Strategic decisions centred on how the training can be facilitated through digital technology (supported by the625: TeachBox – experts in digital global health training and a key CLEAN-Air(Africa) partner).  In addition, digital health surveillance of key energy, air pollution and health indicators (tracking SDG7) through the Kenyan Health Informatics Community Health System was discussed using the TeachBox platform (MOH514).

There was much excitement about the potential for the community health system in Kenya to (i) raise population awareness of the health detriments of household air pollution and (ii) steer population-level behaviour change to clean household energy, alongside the government’s current efforts (e.g. regulation and subsidy for cooking gas).  Through CLEAN-Air(Africa) partners in Uganda, Rwanda and Cameroon are adopting the CHW training initiative and are watching developments in Kenya closely.

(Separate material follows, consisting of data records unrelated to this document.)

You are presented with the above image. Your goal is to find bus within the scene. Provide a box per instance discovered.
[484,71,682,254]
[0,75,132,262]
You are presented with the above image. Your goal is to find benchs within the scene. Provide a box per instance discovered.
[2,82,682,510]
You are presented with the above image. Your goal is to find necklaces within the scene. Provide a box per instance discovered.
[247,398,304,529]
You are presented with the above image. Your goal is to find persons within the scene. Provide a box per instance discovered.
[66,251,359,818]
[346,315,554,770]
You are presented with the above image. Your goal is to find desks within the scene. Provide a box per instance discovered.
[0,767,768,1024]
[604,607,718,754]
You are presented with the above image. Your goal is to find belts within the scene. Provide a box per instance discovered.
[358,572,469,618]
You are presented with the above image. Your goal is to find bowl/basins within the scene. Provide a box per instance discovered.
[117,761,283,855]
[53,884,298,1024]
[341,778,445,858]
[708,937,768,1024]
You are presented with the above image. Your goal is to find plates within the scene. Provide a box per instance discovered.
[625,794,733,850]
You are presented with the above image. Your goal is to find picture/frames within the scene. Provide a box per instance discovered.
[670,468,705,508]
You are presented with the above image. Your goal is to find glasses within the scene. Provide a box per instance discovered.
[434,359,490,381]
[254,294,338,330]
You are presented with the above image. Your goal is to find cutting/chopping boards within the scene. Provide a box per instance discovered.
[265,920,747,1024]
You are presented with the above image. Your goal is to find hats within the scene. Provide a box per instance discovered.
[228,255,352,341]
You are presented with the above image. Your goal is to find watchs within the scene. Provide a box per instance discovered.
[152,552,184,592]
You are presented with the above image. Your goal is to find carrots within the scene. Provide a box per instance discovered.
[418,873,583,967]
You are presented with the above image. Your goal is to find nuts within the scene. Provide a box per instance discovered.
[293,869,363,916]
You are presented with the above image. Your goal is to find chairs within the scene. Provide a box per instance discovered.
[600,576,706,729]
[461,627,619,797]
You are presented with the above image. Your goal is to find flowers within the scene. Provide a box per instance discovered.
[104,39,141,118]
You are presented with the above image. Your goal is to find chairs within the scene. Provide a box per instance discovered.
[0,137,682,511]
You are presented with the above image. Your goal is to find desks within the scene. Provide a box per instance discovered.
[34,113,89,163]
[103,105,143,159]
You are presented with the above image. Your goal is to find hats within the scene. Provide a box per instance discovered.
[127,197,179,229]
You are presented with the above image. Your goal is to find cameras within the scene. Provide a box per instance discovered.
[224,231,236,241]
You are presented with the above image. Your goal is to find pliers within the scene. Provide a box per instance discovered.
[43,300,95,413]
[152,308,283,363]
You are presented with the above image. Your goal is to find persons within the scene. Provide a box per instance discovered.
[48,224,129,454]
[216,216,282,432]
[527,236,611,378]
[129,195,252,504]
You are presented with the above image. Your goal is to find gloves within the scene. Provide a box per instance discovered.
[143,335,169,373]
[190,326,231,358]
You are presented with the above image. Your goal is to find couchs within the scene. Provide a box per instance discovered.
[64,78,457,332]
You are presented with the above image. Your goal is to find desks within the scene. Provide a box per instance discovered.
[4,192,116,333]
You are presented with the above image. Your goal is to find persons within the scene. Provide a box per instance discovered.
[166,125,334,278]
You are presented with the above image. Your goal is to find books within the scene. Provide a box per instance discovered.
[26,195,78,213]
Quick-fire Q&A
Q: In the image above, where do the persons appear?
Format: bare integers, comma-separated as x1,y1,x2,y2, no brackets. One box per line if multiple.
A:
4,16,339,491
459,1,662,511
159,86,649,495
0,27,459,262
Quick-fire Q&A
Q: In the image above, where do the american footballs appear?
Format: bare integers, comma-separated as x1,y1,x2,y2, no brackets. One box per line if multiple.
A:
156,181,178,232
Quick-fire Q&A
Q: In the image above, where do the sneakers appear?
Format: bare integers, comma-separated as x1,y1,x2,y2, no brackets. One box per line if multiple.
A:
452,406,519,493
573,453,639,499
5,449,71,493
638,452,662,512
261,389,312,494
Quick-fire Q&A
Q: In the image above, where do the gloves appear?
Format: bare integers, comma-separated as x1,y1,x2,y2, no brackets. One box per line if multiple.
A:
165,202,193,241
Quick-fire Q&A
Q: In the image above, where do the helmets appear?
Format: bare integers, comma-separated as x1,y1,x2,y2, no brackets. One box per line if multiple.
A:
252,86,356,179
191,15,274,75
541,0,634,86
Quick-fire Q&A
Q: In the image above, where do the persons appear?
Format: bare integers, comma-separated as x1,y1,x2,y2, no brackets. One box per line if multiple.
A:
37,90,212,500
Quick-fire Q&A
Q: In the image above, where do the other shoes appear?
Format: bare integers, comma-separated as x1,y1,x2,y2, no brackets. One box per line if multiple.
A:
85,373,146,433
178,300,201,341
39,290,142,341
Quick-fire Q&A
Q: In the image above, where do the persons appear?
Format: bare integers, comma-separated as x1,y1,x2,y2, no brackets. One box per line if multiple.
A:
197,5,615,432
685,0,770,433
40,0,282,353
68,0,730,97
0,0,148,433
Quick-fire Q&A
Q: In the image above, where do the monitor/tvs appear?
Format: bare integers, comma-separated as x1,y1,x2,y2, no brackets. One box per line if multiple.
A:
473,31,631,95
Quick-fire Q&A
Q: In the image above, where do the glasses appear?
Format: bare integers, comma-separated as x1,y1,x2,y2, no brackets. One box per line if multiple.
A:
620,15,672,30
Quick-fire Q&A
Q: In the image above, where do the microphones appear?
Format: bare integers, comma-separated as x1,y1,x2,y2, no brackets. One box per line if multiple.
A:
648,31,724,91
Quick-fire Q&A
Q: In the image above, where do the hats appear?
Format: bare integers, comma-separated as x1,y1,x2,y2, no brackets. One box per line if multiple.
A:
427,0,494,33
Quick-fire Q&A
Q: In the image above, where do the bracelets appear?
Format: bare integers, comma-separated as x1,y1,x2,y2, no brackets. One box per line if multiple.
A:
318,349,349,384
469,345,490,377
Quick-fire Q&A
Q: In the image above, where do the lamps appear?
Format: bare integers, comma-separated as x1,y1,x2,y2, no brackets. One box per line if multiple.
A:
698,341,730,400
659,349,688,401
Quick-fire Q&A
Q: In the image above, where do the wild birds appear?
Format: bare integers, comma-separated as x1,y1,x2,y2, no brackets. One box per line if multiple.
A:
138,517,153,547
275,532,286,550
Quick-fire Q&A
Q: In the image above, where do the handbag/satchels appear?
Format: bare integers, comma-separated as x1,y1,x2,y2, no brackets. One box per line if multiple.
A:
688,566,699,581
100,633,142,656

The workshop concluded with a presentation by Dr James Mwitari (co-Director for CLEAN-Air(Africa) and Director of the KEMRI Air Pollution Centre of Excellence (ACE). Dr Mwitari outlined the ACE Strategic Plan for 2023 -2028 which is currently being finalised and is a joint Annual Work Plan developed to spearhead transition to clean energy solutions, and promotion of low carbon technologies to reduce emissions and promote better quality of life and health for Kenyan families.

The workshop is the start of an important journey in addressing the burden of disease from household air pollution in Kenya through population transition to clean modern energy by 2028.